Whitehead played in 12 games during the 1956 campaign. His most notable game that year occurred on April 24 against Butler. He went 1 for 2, with a triple, one base-on-balls, and two RBIs. I.U. defeated the Bulldogs in an 18-5 thrashing. At the conclusion of the season, he was awarded a varsity letter.

Whitehead graduated with a Bachelor’s of Science in 1958. He became a banker, a profession in which he remained for thirty years; he also worked on the statistics crews for the Indiana Pacers and the Indianapolis Colts. Whitehead passed away on September 10, 2014, at the age of 77.


3 Comments

  • Steve Ratterman says:

    My dad played with Eddie and told great stories about the trip south and the lessons learned. He was from Louisville so had a clue about what the response in the deep south would be. It was always a lesson for us growing up that we are all equal.

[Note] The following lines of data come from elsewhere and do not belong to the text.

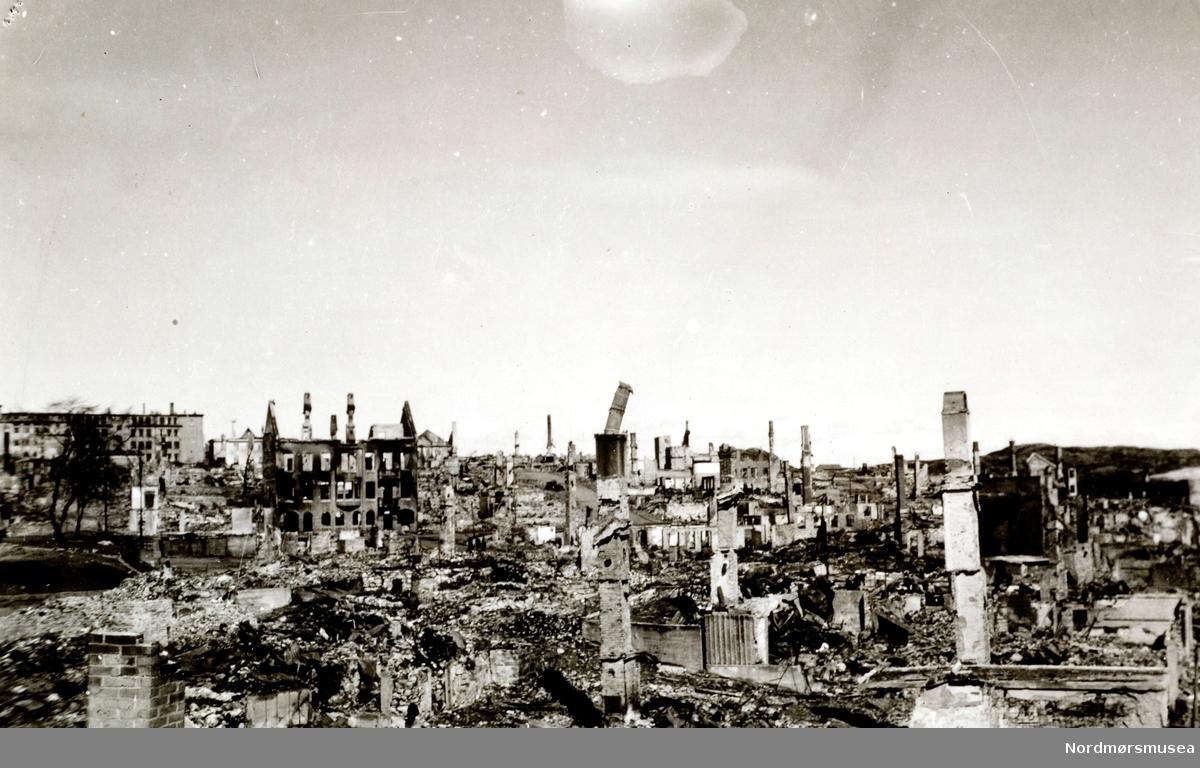 """Krigen har her kommet til Kirkelandet i Kristiansund. Etter nazistenes herjinger i perioden 28. april til 1. mai 1940 ligger nå store deler av byen i ruiner. Her ser vi fra noen av ruinene i sentrum. Det totale antall brente bygg var 767, hvor 605 av disse var på Kirkelandet og 162 på andre """"land"""" i Kristiansund. Her fantes det til blant annet til sammen 3906 boliger ifølge boligtellingen av 1938, og av disse brant 2162 boliger ned og 7099 mennesker ble husløse. I tillegg til de 767 brente byggene brant 36 fiskepakkehus ned til grunnen, hvorav 34 lå på andre """"land"""". Verdien av de brente byggene beløp seg til kroner 26,9 millioner for Kirkelandet (kroneverdi per 1940) eller tilsammen 30,6 millioner kroner (kroneverdi per 1940) for hele byen. Fra Nordmøre Museums fotosamlinger. Kilde: Gjenreisningsproblemer i Kristiansund. Fremlagt ved gjenreisningsinstituttet i Kristiansund, juli 1945, side 16. EFR2015"""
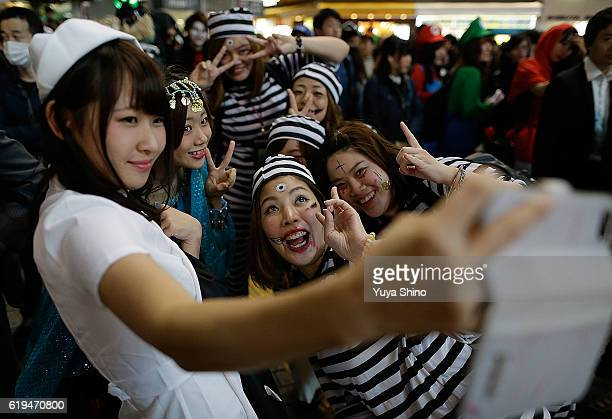 Participants in costume pose for a selfie photo during Halloween celebration at Shibuya district on October 31 2016 in Tokyo Japan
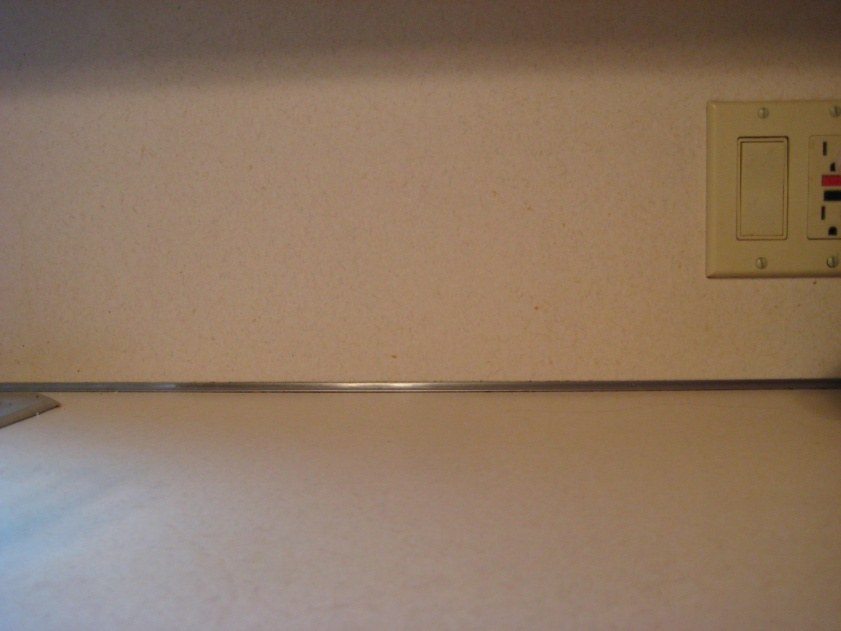 Tiling backsplash over laminate????-img_2525.jpg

    Only difference in the story I heard was that the whole team stayed at Florida A&M with Eddie when they played in Tallahassee. Wish I knew which was correct.

  • Dina Kellams says:

    Wow, thank you for sharing, Lynn.

  • Lynn Bly says:

    My mother, a lovely Caucasian redhead, went to high school with Eddie. She was in love with him but given the times they were not able to date. I was born in 1955 and remember him when I was about 5. Whenever he came back from his trips he would come by to see how Mom was doing. He’d pick me up to ride on his shoulders and I thought he was great. I was very impressed that he played professional baseball. My mother died of cancer twenty years ago and on her deathbed she asked for him. He was never forgotten.